* _Task directions_
Copy every line of the listing below word for word, omitting the pictures.

(Spatial questions tied to images)
[start]

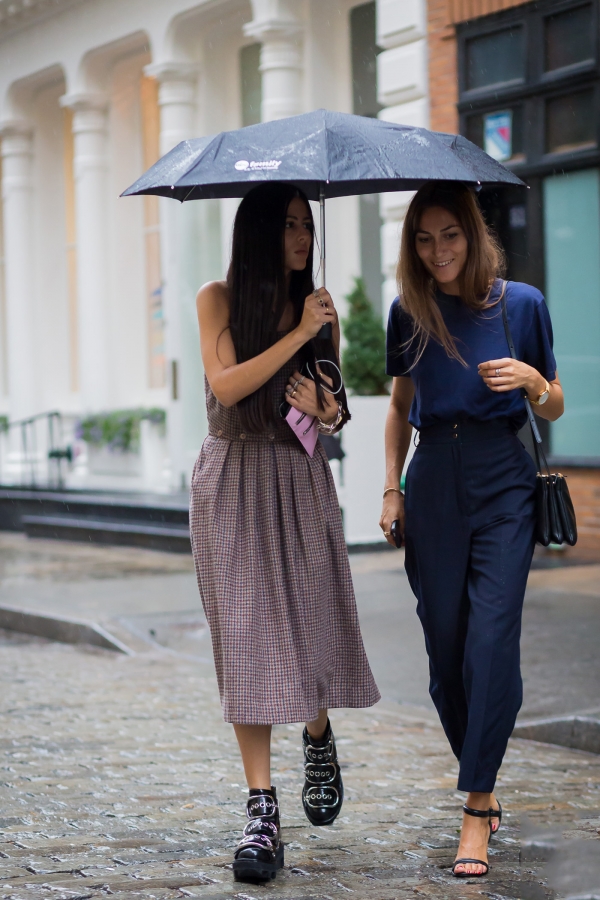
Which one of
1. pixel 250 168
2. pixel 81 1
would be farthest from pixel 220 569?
pixel 81 1

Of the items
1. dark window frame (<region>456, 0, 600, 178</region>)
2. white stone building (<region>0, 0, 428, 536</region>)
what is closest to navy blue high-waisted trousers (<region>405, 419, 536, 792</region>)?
dark window frame (<region>456, 0, 600, 178</region>)

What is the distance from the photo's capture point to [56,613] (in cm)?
905

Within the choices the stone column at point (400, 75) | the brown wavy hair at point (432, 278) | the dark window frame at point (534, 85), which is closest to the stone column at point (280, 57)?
the stone column at point (400, 75)

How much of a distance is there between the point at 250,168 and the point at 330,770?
1.87m

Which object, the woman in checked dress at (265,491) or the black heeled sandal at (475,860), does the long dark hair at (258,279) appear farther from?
the black heeled sandal at (475,860)

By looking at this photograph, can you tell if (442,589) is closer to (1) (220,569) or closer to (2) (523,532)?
(2) (523,532)

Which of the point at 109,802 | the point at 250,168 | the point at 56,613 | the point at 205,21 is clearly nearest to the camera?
the point at 250,168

[end]

* _Expected answer_
Which one of
1. pixel 250 168
2. pixel 81 1
would be farthest from pixel 220 569?
pixel 81 1

Of the items
1. dark window frame (<region>456, 0, 600, 178</region>)
2. white stone building (<region>0, 0, 428, 536</region>)
what is closest to navy blue high-waisted trousers (<region>405, 419, 536, 792</region>)?
dark window frame (<region>456, 0, 600, 178</region>)

What is the distance from the photo's capture point to [56,613] (in cm)?
905

Within the choices the stone column at point (400, 75) | the brown wavy hair at point (432, 278) | the dark window frame at point (534, 85), which is closest to the stone column at point (280, 57)?
the stone column at point (400, 75)

How much of a distance is there between the point at 250,168 and the point at 330,770?
1.87m

Which object, the woman in checked dress at (265,491) or the black heeled sandal at (475,860), does the long dark hair at (258,279) appear farther from?
the black heeled sandal at (475,860)

By looking at this photograph, can you tell if (442,589) is closer to (1) (220,569) or closer to (2) (523,532)?
(2) (523,532)

Which of the point at 109,802 | the point at 250,168 | the point at 56,613 | the point at 205,21 is clearly nearest to the camera?
the point at 250,168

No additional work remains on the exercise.